The execution result

By execution time:272Ms, in all CBeat 46.32% of users in # submitMemory consumption:50MB, in all CBeat 50.00% of users in submission
Copy the code

Complexity analysis

Time complexity: O(n), where N is the number of nodes in the tree Space complexity: O(H), where H is the height of the treeCopy the code

🌻Java Method 1: Depth-first search

First of all, we can think of a depth-first search method, which traverses the whole tree and records the minimum depth.

For each non-leaf node, we only need to calculate the minimum leaf node depth of the left and right subtrees respectively.
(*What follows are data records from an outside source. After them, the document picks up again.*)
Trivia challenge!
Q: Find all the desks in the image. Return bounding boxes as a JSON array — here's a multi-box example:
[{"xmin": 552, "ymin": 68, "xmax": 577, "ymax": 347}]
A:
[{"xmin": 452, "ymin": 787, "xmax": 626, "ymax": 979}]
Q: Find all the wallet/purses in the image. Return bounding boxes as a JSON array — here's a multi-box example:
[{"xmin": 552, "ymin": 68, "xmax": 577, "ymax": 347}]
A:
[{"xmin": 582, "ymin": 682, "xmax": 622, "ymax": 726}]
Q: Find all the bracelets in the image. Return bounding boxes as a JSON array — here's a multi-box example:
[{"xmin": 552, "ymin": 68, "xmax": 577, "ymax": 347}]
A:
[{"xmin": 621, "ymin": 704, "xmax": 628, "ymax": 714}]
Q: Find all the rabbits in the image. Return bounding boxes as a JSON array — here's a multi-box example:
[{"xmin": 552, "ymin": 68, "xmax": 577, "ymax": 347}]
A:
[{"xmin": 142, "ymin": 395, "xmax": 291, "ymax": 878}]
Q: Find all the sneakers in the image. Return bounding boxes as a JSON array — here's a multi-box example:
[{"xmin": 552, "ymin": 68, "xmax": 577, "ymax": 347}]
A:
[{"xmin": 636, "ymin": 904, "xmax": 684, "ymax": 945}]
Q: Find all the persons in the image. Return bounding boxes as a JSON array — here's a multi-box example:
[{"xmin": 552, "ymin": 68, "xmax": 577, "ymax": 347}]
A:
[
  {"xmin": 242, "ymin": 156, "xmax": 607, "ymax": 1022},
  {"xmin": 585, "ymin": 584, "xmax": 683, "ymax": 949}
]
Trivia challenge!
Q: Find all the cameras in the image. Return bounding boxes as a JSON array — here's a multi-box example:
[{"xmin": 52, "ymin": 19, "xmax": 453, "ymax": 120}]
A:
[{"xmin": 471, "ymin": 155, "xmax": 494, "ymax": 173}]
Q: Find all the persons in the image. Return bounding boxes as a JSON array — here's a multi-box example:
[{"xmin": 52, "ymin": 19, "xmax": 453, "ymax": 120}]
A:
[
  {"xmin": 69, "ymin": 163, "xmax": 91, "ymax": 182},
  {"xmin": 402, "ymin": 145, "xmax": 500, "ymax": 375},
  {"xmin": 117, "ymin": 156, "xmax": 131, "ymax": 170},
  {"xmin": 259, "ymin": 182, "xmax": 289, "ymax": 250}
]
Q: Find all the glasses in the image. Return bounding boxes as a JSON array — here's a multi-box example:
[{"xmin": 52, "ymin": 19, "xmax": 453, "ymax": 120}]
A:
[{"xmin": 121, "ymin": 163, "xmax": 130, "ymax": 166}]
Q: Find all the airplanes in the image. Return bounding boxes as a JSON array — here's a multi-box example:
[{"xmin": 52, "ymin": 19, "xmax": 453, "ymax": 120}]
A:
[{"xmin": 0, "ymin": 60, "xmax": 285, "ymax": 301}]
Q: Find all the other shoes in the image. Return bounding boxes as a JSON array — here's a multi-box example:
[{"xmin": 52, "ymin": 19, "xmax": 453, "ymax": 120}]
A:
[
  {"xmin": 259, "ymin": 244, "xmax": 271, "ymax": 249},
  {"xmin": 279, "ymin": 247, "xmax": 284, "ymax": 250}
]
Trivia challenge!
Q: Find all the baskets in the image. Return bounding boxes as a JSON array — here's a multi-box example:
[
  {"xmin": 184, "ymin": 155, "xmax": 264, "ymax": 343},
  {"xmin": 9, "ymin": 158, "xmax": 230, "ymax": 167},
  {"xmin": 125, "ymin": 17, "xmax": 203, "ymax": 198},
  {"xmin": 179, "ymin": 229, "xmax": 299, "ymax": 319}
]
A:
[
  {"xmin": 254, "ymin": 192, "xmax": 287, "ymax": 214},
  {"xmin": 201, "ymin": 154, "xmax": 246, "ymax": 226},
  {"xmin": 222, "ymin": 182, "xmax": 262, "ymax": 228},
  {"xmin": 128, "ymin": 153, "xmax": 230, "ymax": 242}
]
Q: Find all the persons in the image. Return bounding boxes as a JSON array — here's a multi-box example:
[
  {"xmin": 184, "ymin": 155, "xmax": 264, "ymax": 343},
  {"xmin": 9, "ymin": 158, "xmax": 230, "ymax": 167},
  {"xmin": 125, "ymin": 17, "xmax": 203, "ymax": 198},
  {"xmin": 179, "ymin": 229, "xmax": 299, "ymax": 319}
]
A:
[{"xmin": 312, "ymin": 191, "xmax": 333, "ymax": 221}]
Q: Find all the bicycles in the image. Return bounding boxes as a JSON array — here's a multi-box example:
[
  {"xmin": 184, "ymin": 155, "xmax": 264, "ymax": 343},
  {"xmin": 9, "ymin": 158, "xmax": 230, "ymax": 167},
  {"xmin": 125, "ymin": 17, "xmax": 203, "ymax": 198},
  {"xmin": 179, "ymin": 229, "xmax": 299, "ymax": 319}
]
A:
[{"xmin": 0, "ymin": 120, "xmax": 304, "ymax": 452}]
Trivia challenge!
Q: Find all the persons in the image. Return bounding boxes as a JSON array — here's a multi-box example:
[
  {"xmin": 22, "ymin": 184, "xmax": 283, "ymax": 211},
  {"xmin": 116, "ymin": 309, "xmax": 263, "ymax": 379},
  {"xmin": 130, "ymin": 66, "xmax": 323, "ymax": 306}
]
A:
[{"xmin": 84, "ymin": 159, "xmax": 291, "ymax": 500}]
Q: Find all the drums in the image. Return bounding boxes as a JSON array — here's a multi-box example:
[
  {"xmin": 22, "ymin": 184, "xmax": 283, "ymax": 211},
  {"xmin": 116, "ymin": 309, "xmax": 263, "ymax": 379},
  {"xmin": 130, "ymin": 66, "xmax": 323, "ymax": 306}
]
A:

This turns a big problem into a small problem that can be solved recursively.

Code:

class Solution {
    public int minDepth(TreeNode root) {
        if (root == null) {
            return 0;
        }

        if (root.left == null && root.right == null) {
            return 1;
        }

        int min_depth = Integer.MAX_VALUE;
        if(root.left ! =null) {
            min_depth = Math.min(minDepth(root.left), min_depth);
        }
        if(root.right ! =null) {
            min_depth = Math.min(minDepth(root.right), min_depth);
        }

        return min_depth + 1; }}Copy the code

The execution result

By execution time:6Ms, beat out all Java commits60.65% user memory consumption:59MB, beat out all Java commits16.41% of the userCopy the code

Complexity analysis

Time complexity: O(n), where N is the number of nodes in the tree Space complexity: O(H), where H is the height of the treeCopy the code

🌻Java Method 2: breadth-first search

Thinking analytical

Similarly, we can think of using breadth-first search to traverse the entire tree.

When we find a leaf node, we return the depth of the leaf node.

Breadth-first search ensures that the depth of the first searched leaf node must be minimum.

Code:

class Solution {
    class QueueNode {
        TreeNode node;
        int depth;

        public QueueNode(TreeNode node, int depth) {
            this.node = node;
            this.depth = depth; }}public int minDepth(TreeNode root) {
        if (root == null) {
            return 0;
        }

        Queue<QueueNode> queue = new LinkedList<QueueNode>();
        queue.offer(new QueueNode(root, 1));
        while(! queue.isEmpty()) { QueueNode nodeDepth = queue.poll(); TreeNode node = nodeDepth.node;int depth = nodeDepth.depth;
            if (node.left == null && node.right == null) {
                return depth;
            }
            if(node.left ! =null) {
                queue.offer(new QueueNode(node.left, depth + 1));
            }
            if(node.right ! =null) {
                queue.offer(new QueueNode(node.right, depth + 1)); }}return 0; }}Copy the code

The execution result

By execution time:1Ms, beat out all Java commits99.43% user memory consumption:58MB, beat out all Java commits58.59% of the userCopy the code

Complexity analysis

Time complexity: O(n) where n is the number of nodes in the tree Space complexity: O(n) where n is the number of nodes in the treeCopy the code

💬 summary

  • Today is the thirty-first day of clocking!
  • The article USES theC# andJavaTwo programming languages to solve the problem
  • Some methods are also written by the god of reference force buckle, and they are also shared while learning, thanks again to the algorithm masters
  • That’s the end of today’s algorithm sharing, see you tomorrow!